Source data —

---

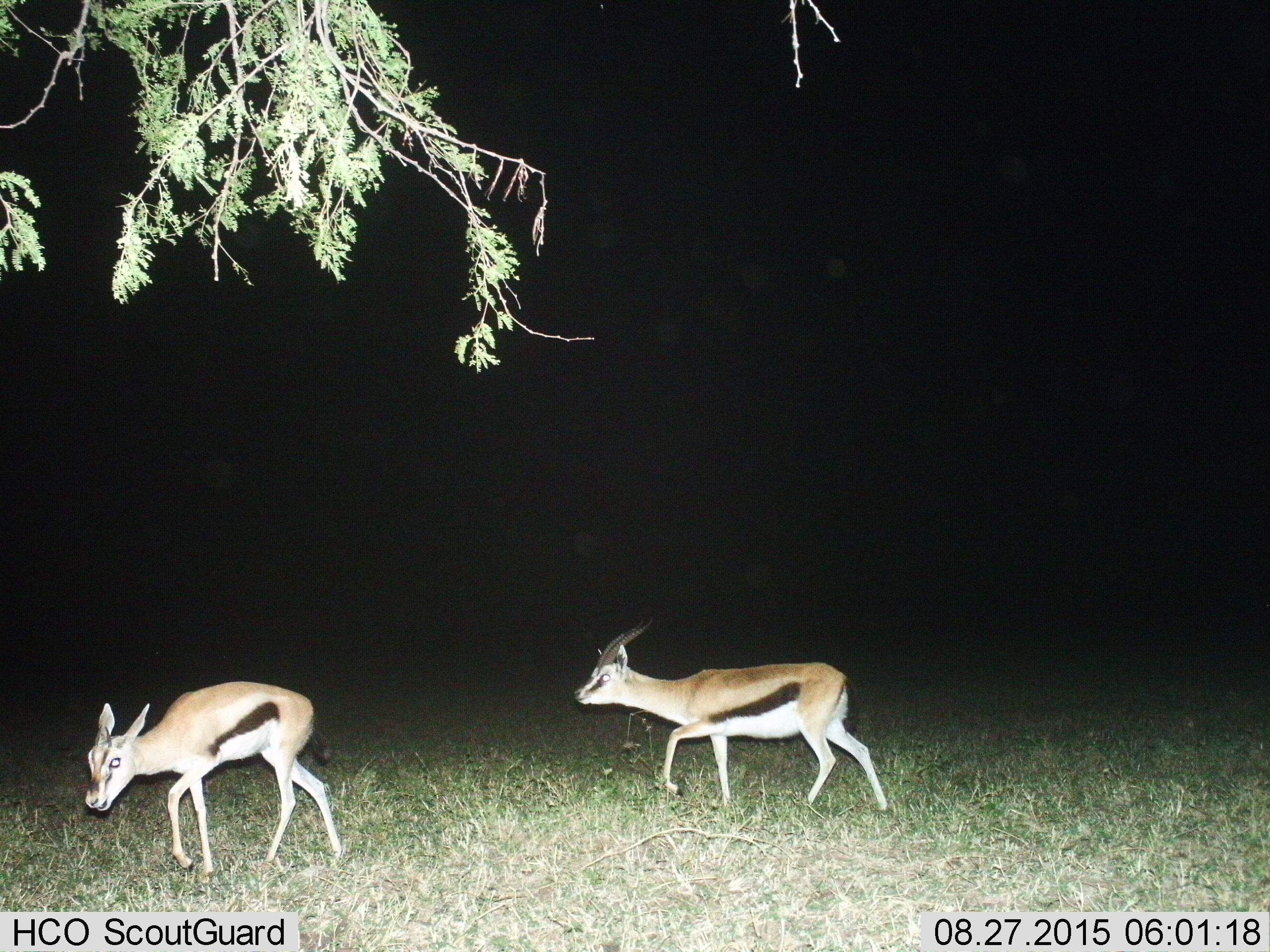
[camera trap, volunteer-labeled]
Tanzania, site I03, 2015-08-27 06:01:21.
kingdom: Animalia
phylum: Chordata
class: Mammalia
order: Artiodactyla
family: Bovidae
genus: Eudorcas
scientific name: Eudorcas thomsonii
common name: thomson's gazelle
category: gazellethomsons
Gazellethomsons (thomson's gazelle) (Eudorcas thomsonii), count 2. Behavior (volunteer vote fractions): standing 0%, resting 0%, moving 100%, interacting 10%. Young present (vote fraction): 0%. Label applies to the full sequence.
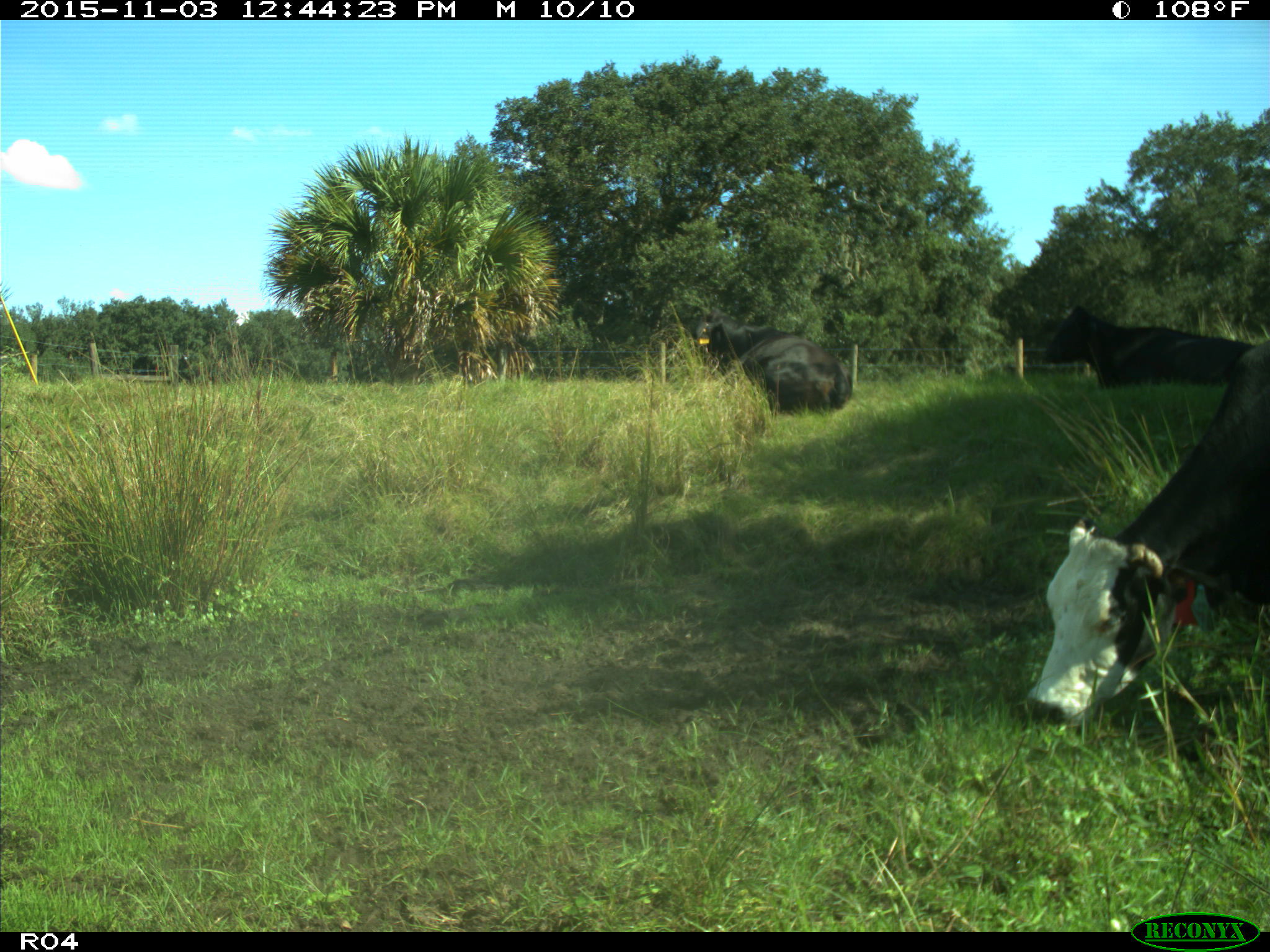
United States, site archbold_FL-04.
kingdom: Animalia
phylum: Chordata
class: Mammalia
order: Artiodactyla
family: Bovidae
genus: Bos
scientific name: Bos taurus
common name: domestic cow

---

Brief — What's needed is an exact retyping of the records, pictures excluded.

Answer box —
[camera trap, volunteer-labeled]
Tanzania, site I03, 2015-08-27 06:01:21.
kingdom: Animalia
phylum: Chordata
class: Mammalia
order: Artiodactyla
family: Bovidae
genus: Eudorcas
scientific name: Eudorcas thomsonii
common name: thomson's gazelle
category: gazellethomsons
Gazellethomsons (thomson's gazelle) (Eudorcas thomsonii), count 2. Behavior (volunteer vote fractions): standing 0%, resting 0%, moving 100%, interacting 10%. Young present (vote fraction): 0%. Label applies to the full sequence.
United States, site archbold_FL-04.
kingdom: Animalia
phylum: Chordata
class: Mammalia
order: Artiodactyla
family: Bovidae
genus: Bos
scientific name: Bos taurus
common name: domestic cow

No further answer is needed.